After visiting the two houses, I took a walk to find Fuxing Park.  I had to ask 5-6 different people where to go.  I had a printed sheet of paper with the names of everything in Chinese.  Some people knew a little English, but the park was extremely well hidden.  It took me an hour to find the park, but it was worth it.  It was quiet and well kept.  Many old Chinese men and women were practicing tai-chi or enjoying the sun.  There was a pond with huge circular floatation devices that were like water wheels.  Children would climb into them and roll around on the pond.  I took some time to sit down and check out the flowers and trees.  Sounds boring, but I am in a huge city all the time and getting away from sound and concrete is cherished time spent alone.

Close to the end of the day, I took a long walk to the Old French Concession Streets of Shanghai, where an area called Xintiandi is located.  It is here that the French lived during the beginning of the 20th century and built houses and buildings with French styles, much like the streets of Paris.  Xintiandi was not a large area and was mostly small restaurants and pubs.  I did not eat or get a drink there because it was extremely expensive.

To close out my day, I decided I would walk Nanjing Road again, and this time walk its entire length from East Nanjing Rd. stop on the subway line past the People’s Square subway stop to the West Nanjing Rd.
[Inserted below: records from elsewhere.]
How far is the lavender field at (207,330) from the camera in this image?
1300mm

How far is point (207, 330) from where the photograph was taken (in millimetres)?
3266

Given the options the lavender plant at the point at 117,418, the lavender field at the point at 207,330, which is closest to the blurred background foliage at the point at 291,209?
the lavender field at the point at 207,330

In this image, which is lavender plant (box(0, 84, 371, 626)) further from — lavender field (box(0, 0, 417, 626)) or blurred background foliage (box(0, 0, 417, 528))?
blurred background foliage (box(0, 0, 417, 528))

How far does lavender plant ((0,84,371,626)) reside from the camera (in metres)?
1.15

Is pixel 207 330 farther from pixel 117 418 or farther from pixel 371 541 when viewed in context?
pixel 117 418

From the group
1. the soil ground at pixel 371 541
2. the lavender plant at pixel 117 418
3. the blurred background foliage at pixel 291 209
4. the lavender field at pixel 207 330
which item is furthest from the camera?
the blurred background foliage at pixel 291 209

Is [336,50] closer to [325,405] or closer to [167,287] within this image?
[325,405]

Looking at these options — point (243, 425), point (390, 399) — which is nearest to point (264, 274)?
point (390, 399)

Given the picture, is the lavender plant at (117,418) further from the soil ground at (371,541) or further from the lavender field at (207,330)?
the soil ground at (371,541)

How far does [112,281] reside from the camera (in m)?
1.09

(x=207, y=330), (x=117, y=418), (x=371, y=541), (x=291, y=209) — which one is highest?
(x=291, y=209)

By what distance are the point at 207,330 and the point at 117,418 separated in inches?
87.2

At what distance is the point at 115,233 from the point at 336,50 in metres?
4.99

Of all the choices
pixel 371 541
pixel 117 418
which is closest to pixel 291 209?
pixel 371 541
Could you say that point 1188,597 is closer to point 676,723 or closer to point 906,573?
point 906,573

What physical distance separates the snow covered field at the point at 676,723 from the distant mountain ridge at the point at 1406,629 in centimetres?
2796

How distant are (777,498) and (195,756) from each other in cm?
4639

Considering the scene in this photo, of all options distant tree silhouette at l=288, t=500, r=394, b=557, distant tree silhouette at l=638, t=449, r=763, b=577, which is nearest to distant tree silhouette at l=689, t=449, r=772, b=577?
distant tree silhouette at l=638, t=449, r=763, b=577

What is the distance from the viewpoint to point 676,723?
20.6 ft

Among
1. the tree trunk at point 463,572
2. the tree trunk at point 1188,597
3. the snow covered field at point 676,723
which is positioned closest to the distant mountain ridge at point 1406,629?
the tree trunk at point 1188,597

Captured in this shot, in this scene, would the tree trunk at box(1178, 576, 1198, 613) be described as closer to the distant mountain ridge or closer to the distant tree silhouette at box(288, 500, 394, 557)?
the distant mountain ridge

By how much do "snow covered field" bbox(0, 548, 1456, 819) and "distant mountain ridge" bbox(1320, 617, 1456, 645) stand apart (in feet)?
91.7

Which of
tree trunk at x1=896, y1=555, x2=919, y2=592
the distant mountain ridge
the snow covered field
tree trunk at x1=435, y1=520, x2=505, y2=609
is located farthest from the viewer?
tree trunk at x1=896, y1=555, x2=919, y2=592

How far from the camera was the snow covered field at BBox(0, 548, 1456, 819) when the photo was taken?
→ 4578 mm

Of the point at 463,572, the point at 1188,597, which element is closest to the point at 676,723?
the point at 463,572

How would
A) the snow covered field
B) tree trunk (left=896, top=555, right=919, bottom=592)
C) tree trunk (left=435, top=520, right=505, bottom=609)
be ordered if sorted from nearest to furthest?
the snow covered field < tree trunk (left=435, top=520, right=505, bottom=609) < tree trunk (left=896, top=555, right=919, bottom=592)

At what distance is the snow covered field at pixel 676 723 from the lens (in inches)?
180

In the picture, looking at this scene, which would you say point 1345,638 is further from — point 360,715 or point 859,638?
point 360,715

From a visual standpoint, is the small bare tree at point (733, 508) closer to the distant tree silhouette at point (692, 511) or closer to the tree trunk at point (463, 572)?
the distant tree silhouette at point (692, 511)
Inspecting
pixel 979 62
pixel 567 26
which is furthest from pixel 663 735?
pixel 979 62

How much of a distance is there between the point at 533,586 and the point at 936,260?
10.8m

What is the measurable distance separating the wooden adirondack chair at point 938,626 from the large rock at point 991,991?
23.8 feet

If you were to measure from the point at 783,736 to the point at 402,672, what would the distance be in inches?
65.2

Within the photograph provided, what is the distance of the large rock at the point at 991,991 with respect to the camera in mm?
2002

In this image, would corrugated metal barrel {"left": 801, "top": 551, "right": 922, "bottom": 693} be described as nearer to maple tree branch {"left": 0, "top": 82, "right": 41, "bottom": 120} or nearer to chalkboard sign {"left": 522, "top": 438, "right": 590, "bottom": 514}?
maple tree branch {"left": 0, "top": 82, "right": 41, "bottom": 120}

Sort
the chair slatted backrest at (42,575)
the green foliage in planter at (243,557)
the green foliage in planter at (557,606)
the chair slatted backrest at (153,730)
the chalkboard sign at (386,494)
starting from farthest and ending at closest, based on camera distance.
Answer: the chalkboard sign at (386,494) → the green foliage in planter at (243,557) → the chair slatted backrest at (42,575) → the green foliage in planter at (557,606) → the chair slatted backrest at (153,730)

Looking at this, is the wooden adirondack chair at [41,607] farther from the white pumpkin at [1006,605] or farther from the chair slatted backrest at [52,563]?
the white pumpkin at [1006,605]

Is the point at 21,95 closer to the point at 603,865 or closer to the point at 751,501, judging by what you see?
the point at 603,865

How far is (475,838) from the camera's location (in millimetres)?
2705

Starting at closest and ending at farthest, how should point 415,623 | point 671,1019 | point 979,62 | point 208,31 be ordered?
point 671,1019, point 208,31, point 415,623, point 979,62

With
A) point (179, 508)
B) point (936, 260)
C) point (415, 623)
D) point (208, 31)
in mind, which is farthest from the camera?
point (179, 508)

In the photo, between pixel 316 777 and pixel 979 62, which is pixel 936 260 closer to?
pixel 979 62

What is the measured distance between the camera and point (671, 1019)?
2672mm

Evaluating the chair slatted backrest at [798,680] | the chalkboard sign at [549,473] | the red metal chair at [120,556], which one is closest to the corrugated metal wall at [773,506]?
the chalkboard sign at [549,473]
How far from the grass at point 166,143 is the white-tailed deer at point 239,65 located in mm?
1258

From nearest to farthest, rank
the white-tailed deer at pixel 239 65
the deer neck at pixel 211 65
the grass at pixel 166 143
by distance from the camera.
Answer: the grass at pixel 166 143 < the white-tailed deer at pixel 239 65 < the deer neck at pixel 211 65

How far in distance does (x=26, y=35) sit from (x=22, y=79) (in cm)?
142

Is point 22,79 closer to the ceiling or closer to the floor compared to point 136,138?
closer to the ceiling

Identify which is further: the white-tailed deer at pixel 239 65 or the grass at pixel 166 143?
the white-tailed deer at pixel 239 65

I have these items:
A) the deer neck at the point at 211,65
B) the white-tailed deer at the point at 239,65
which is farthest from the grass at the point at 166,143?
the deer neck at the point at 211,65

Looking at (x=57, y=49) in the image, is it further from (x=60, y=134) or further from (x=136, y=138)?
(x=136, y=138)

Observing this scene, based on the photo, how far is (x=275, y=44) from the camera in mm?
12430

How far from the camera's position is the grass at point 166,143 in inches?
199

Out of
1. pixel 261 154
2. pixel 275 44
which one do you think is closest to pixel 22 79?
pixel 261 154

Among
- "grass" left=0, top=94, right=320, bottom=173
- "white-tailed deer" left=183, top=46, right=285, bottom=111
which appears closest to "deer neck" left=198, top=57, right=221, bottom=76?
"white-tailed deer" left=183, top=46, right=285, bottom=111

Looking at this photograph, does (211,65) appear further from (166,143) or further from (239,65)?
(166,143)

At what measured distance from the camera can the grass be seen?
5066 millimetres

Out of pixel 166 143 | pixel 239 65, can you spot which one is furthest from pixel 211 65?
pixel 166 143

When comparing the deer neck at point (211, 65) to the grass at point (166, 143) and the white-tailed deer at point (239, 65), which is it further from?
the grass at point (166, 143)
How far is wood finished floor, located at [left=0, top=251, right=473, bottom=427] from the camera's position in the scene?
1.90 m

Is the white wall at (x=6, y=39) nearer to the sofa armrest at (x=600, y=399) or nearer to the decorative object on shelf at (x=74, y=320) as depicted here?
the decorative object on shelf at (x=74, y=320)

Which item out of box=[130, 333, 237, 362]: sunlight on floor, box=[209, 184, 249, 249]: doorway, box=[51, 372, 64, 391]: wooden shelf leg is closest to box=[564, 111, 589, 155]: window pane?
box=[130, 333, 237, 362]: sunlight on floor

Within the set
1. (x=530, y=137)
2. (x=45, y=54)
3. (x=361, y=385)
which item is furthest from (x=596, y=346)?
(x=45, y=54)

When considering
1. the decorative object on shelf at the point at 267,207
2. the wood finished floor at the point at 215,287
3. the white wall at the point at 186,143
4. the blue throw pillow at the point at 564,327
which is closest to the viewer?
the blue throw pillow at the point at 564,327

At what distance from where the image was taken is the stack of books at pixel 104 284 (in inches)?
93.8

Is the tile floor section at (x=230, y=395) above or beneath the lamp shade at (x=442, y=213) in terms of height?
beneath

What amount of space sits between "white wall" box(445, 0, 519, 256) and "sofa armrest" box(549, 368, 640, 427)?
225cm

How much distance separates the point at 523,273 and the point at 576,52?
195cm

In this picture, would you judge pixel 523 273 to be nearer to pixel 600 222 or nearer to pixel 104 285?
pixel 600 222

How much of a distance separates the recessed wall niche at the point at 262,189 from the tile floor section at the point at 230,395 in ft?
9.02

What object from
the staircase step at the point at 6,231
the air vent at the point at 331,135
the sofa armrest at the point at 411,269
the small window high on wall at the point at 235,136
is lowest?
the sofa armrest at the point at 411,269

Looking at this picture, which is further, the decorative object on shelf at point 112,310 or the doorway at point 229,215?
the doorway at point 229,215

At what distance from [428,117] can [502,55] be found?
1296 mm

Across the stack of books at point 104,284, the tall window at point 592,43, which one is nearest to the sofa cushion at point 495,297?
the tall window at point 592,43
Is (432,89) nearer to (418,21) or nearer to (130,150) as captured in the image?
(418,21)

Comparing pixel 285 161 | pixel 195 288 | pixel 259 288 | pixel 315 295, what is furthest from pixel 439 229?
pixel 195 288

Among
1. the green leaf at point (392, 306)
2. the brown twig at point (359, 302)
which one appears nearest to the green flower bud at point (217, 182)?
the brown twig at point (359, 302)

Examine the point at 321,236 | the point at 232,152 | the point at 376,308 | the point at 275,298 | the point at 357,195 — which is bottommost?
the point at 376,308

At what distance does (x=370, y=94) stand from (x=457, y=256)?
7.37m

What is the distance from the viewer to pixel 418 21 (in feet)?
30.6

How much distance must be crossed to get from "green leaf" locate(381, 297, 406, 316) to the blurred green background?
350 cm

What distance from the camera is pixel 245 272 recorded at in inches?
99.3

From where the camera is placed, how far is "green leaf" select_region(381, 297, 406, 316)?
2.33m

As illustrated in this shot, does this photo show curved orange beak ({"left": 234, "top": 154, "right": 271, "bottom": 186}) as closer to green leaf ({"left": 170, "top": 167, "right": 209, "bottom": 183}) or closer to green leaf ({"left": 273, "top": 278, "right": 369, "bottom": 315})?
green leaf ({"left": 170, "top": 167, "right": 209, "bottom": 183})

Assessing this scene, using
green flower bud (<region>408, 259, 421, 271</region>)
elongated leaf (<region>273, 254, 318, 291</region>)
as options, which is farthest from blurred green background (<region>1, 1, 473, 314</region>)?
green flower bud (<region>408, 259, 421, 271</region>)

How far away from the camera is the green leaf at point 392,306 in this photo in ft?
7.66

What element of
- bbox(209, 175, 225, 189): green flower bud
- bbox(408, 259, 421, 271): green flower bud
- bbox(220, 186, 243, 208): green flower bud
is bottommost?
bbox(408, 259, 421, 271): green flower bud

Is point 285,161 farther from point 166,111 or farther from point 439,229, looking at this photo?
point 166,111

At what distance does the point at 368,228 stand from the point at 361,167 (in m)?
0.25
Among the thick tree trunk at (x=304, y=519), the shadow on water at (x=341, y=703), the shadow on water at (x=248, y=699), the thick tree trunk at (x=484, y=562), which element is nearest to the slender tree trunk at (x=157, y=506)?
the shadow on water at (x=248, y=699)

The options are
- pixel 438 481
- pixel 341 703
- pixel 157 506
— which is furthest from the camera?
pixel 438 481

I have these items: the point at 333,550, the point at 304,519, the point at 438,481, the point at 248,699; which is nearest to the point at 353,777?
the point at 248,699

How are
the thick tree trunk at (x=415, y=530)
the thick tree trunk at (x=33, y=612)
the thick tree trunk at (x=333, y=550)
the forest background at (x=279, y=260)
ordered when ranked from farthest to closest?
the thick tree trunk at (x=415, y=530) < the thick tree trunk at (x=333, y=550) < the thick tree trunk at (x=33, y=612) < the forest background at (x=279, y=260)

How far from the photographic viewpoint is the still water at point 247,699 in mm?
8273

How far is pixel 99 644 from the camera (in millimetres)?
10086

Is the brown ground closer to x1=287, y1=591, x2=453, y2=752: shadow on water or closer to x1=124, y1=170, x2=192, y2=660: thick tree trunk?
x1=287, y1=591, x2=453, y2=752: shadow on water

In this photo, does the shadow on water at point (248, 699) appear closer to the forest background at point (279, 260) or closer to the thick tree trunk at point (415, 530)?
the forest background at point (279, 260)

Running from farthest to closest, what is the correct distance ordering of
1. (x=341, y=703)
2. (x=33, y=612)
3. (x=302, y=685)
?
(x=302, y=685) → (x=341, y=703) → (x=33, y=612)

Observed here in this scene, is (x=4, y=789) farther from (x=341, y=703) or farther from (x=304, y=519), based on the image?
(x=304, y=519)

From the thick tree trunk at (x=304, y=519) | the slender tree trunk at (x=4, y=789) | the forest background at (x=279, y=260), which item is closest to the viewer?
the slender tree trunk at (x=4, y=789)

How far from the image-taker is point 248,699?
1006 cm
Stop.  It was about an hour and a half to two hours of walking and East Nanjing Road was squirming with crowds, but I decided to really take in the architecture this time and try not to get so annoyed with the people asking me if I wanted to buy a watch or DVDs hundreds of times.  I got lost for about 20 minutes trying to find an old theater, but stumbled upon the Shanghai Opera House and snapped a few pictures.  It was a monstrous building.  Towards the end of my walk, I found a much more traditional restaurant area on West Nanjing Road and stopped in and had a lamb dish.  It was much like an English muffin with spiced lamb meat and lettuce.  It was truly delicious.

After this, it was only about 6pm, but I was truly exhausted and ready to crash.  I went back to my hotel room and went to bed early in preparedness for my early flight to Beijing the next morning.  Thus concluded my time in Shanghai.